There is currently an online petition to end the personal property tax, which we hope will soon be approved by the MO SOS office.

http://www.gopetition.com/petitions/end-personal-property-tax-in-the-state-of-missouri/signatures.html

Running for minor offices, some of them non-political like the up-coming Cooperative Extension Council elections, will gain advantages for us, because these are elections which we can win.


We can win on taxes. We can win ending the party system and re-instituting the rule of law. We can win on stifling bureaucracy and re-building community and localist culture.

The American people, especially the younger generation, are tired of the two parties and their pretensions.

It will be a long, ugly knifefight, but we can at least achieve parity and some concrete results. Big Government's adherents have only limited stamina and have never faced a serious challenge before.

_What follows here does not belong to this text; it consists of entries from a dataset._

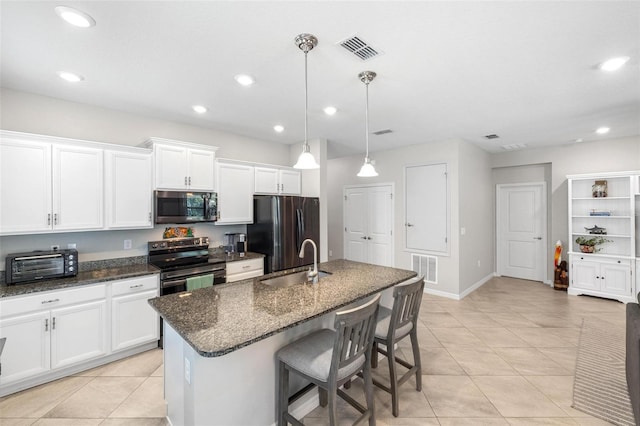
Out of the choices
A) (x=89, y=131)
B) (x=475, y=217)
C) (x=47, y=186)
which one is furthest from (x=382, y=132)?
(x=47, y=186)

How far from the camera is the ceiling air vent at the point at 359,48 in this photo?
2012mm

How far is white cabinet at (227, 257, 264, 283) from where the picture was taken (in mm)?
3637

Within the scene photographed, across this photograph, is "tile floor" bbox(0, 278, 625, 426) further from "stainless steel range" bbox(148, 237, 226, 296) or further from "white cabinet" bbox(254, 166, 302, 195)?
"white cabinet" bbox(254, 166, 302, 195)

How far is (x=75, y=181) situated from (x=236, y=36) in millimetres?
2236

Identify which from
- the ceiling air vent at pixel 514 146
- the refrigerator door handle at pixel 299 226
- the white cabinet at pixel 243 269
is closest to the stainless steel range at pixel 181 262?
the white cabinet at pixel 243 269

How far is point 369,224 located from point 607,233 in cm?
412

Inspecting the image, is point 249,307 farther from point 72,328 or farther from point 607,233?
point 607,233

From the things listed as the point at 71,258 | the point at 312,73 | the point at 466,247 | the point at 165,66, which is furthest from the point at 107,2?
the point at 466,247

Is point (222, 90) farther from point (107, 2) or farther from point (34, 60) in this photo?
point (34, 60)

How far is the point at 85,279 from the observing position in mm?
2668

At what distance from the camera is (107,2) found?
165 centimetres

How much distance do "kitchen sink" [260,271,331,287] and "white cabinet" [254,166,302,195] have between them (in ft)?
6.40

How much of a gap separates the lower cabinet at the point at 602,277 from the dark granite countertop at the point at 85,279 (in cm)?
668

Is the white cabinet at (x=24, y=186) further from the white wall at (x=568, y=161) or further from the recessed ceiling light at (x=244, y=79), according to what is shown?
the white wall at (x=568, y=161)
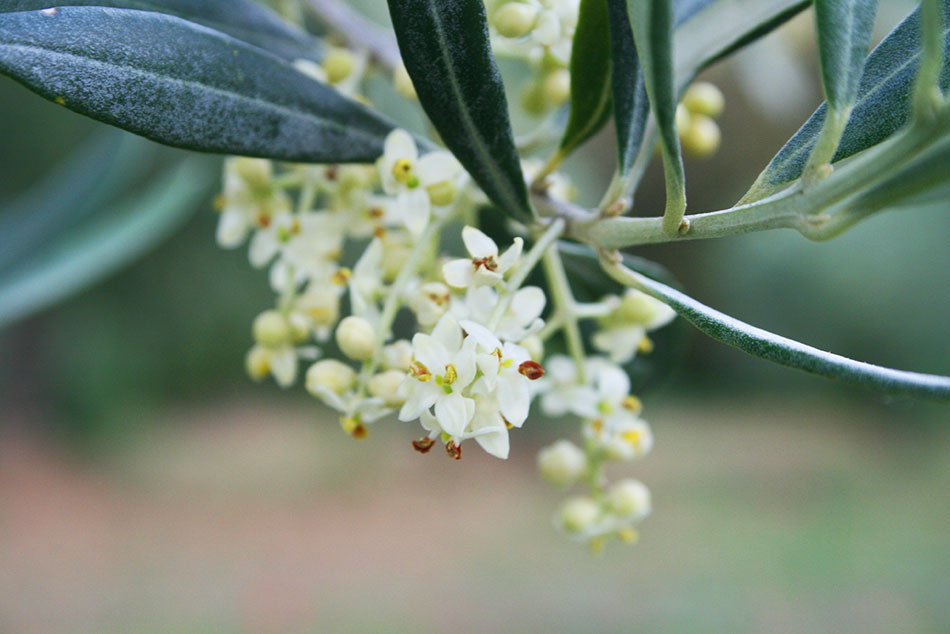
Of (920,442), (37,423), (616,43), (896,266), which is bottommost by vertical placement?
(37,423)

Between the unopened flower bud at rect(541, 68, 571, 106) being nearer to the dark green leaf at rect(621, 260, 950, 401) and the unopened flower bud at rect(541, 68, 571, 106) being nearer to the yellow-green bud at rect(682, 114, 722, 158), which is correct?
the yellow-green bud at rect(682, 114, 722, 158)

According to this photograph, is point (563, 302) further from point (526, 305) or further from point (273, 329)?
point (273, 329)

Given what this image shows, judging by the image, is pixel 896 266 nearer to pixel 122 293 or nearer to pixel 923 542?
pixel 923 542

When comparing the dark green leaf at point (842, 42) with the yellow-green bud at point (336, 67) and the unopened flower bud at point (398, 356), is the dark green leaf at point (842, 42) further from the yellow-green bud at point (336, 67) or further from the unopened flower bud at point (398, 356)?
the yellow-green bud at point (336, 67)

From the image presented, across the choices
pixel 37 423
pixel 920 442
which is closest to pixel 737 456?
pixel 920 442

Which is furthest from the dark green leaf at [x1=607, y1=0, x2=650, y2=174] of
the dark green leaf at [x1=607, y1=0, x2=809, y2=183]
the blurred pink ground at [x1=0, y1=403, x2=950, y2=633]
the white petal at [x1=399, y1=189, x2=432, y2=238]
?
→ the blurred pink ground at [x1=0, y1=403, x2=950, y2=633]

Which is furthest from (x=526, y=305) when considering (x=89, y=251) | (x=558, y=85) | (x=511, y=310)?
(x=89, y=251)
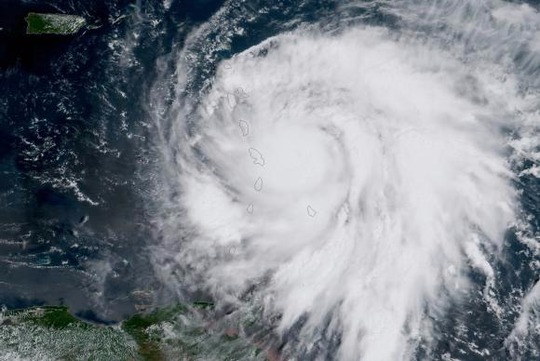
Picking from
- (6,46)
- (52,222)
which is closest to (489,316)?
(52,222)

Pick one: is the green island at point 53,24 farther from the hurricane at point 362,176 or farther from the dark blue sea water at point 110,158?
the hurricane at point 362,176

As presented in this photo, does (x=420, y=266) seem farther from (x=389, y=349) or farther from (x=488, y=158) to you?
(x=488, y=158)

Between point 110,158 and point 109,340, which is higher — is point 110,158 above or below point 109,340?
above

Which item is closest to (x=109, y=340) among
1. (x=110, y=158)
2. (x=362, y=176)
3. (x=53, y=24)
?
(x=110, y=158)

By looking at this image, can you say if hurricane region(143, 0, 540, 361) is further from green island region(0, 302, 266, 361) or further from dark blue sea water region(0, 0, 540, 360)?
green island region(0, 302, 266, 361)

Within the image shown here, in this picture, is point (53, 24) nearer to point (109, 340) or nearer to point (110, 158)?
point (110, 158)

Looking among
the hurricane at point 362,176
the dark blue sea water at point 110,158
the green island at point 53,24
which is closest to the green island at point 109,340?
the dark blue sea water at point 110,158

As members of the Campaign for Liberty, we should probably be considering our long term goals.

We cannot yield to nostalgia, and try to make things as they once were. Turning back the clock won't accomplish anything, because time always goes forward anyway.

Some practical goals, one might venture to suggest, are as follows.

1. Implementation of the genuinely free market Austrian System of Economics. The Free Market Theory of Economics and Banking championed by Ron Paul, has NEVER been tried before.

2. Ending the Political Party System

3. While one cannot see the practicality of eliminating the Constitution, one must note that many of the Found Father's feared that it was too weak a Document and time has proven them correct.
The Constitution has been relentlessly trampled upon, since 1800 and is in need of an over-hauling in order to strengthen it.
One would not suggest that the Constitution should be changed in event of another Constitutional Convention, but that its language should be made strengthened and made impermeable to attack.